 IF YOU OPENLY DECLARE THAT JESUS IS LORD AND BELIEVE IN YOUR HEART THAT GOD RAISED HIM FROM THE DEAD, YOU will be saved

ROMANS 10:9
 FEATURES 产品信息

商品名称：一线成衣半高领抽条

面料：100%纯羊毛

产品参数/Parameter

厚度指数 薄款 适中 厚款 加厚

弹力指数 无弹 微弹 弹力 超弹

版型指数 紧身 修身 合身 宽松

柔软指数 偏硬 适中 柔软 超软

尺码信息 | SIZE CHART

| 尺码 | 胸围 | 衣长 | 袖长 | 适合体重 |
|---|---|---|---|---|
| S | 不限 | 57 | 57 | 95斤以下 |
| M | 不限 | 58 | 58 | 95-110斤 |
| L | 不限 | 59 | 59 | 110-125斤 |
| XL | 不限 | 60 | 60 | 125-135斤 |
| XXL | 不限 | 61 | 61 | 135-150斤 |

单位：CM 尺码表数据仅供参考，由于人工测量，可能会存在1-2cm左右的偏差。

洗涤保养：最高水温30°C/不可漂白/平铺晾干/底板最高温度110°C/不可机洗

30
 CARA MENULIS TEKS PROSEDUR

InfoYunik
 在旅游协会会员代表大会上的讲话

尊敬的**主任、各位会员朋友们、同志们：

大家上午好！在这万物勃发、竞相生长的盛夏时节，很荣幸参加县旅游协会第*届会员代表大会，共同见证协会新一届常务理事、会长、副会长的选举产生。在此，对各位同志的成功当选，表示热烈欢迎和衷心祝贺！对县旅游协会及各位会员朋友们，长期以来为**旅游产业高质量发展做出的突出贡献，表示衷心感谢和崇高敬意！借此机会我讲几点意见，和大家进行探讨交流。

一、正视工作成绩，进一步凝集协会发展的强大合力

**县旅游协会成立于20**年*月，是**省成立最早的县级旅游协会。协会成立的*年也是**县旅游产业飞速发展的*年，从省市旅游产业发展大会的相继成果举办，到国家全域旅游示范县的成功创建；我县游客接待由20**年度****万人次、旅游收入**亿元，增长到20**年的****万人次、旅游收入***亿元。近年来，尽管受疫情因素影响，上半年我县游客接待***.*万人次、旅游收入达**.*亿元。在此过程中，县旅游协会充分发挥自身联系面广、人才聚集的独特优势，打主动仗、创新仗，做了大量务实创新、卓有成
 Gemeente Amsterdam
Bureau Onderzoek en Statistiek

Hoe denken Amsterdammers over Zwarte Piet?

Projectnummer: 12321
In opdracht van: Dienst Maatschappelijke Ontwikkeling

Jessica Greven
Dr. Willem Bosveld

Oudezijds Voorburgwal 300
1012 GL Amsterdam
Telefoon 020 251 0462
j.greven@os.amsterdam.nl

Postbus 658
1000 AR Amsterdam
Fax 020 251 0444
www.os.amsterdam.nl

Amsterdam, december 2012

# # # #

### TASK OBJECTIVE
Word for word, copy all of the listing above.

### RESPONSE TO THE EXERCISE
 IF YOU OPENLY DECLARE THAT JESUS IS LORD AND BELIEVE IN YOUR HEART THAT GOD RAISED HIM FROM THE DEAD, YOU will be saved

ROMANS 10:9
 FEATURES 产品信息

商品名称：一线成衣半高领抽条

面料：100%纯羊毛

产品参数/Parameter

厚度指数 薄款 适中 厚款 加厚

弹力指数 无弹 微弹 弹力 超弹

版型指数 紧身 修身 合身 宽松

柔软指数 偏硬 适中 柔软 超软

尺码信息 | SIZE CHART

| 尺码 | 胸围 | 衣长 | 袖长 | 适合体重 |
|---|---|---|---|---|
| S | 不限 | 57 | 57 | 95斤以下 |
| M | 不限 | 58 | 58 | 95-110斤 |
| L | 不限 | 59 | 59 | 110-125斤 |
| XL | 不限 | 60 | 60 | 125-135斤 |
| XXL | 不限 | 61 | 61 | 135-150斤 |

单位：CM 尺码表数据仅供参考，由于人工测量，可能会存在1-2cm左右的偏差。

洗涤保养：最高水温30°C/不可漂白/平铺晾干/底板最高温度110°C/不可机洗

30
 CARA MENULIS TEKS PROSEDUR

InfoYunik
 在旅游协会会员代表大会上的讲话

尊敬的**主任、各位会员朋友们、同志们：

大家上午好！在这万物勃发、竞相生长的盛夏时节，很荣幸参加县旅游协会第*届会员代表大会，共同见证协会新一届常务理事、会长、副会长的选举产生。在此，对各位同志的成功当选，表示热烈欢迎和衷心祝贺！对县旅游协会及各位会员朋友们，长期以来为**旅游产业高质量发展做出的突出贡献，表示衷心感谢和崇高敬意！借此机会我讲几点意见，和大家进行探讨交流。

一、正视工作成绩，进一步凝集协会发展的强大合力

**县旅游协会成立于20**年*月，是**省成立最早的县级旅游协会。协会成立的*年也是**县旅游产业飞速发展的*年，从省市旅游产业发展大会的相继成果举办，到国家全域旅游示范县的成功创建；我县游客接待由20**年度****万人次、旅游收入**亿元，增长到20**年的****万人次、旅游收入***亿元。近年来，尽管受疫情因素影响，上半年我县游客接待***.*万人次、旅游收入达**.*亿元。在此过程中，县旅游协会充分发挥自身联系面广、人才聚集的独特优势，打主动仗、创新仗，做了大量务实创新、卓有成
 Gemeente Amsterdam
Bureau Onderzoek en Statistiek

Hoe denken Amsterdammers over Zwarte Piet?

Projectnummer: 12321
In opdracht van: Dienst Maatschappelijke Ontwikkeling

Jessica Greven
Dr. Willem Bosveld

Oudezijds Voorburgwal 300
1012 GL Amsterdam
Telefoon 020 251 0462
j.greven@os.amsterdam.nl

Postbus 658
1000 AR Amsterdam
Fax 020 251 0444
www.os.amsterdam.nl

Amsterdam, december 2012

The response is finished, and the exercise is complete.